▶ **Aim of the task**: In your copy of the entries, please include no pictures and return every word exactly.

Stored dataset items

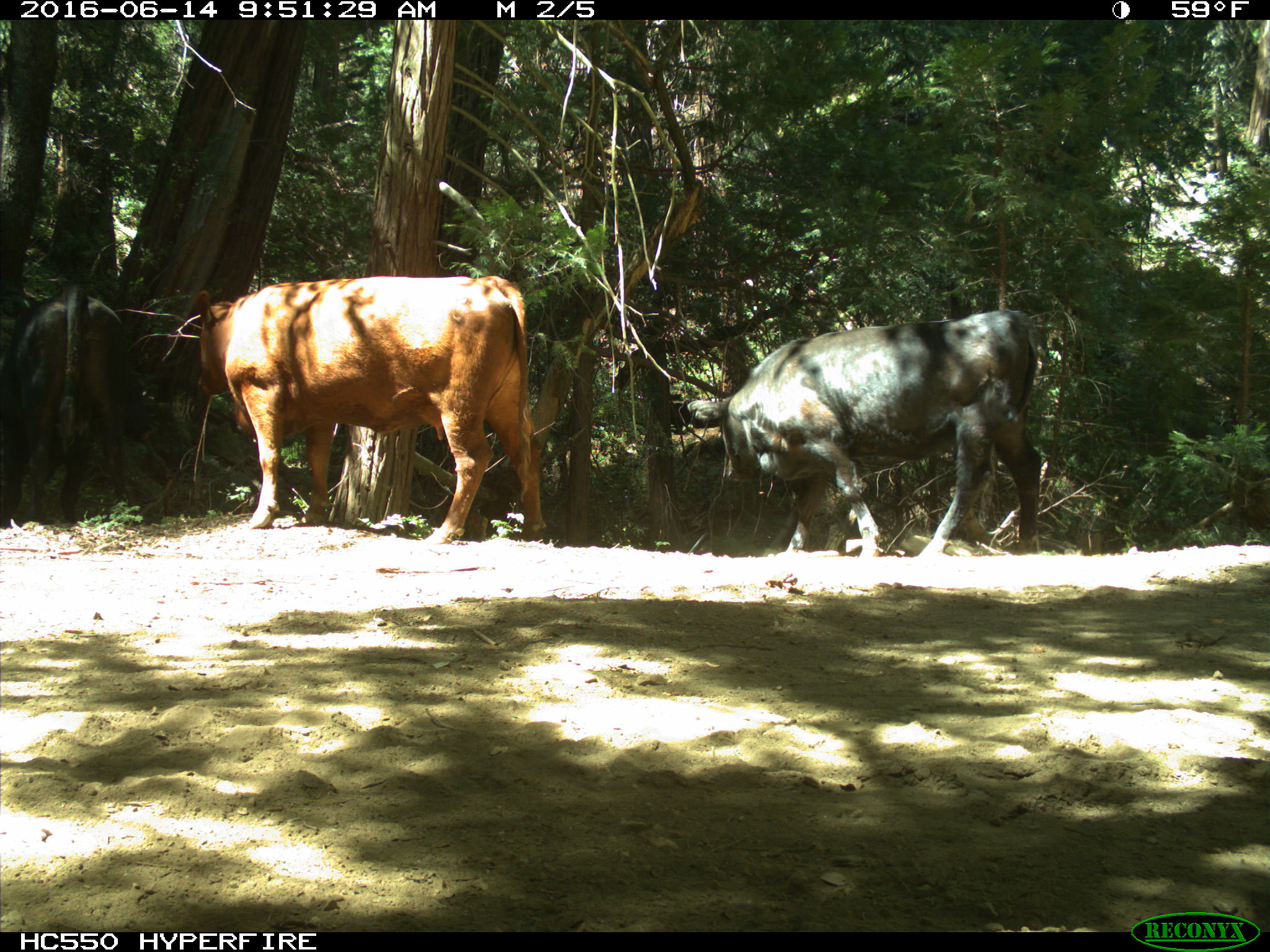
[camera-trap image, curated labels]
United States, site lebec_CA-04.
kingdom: Animalia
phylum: Chordata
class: Mammalia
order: Artiodactyla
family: Bovidae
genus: Bos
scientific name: Bos taurus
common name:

▶ **Your response**:
[camera-trap image, curated labels]
United States, site lebec_CA-04.
kingdom: Animalia
phylum: Chordata
class: Mammalia
order: Artiodactyla
family: Bovidae
genus: Bos
scientific name: Bos taurus
common name:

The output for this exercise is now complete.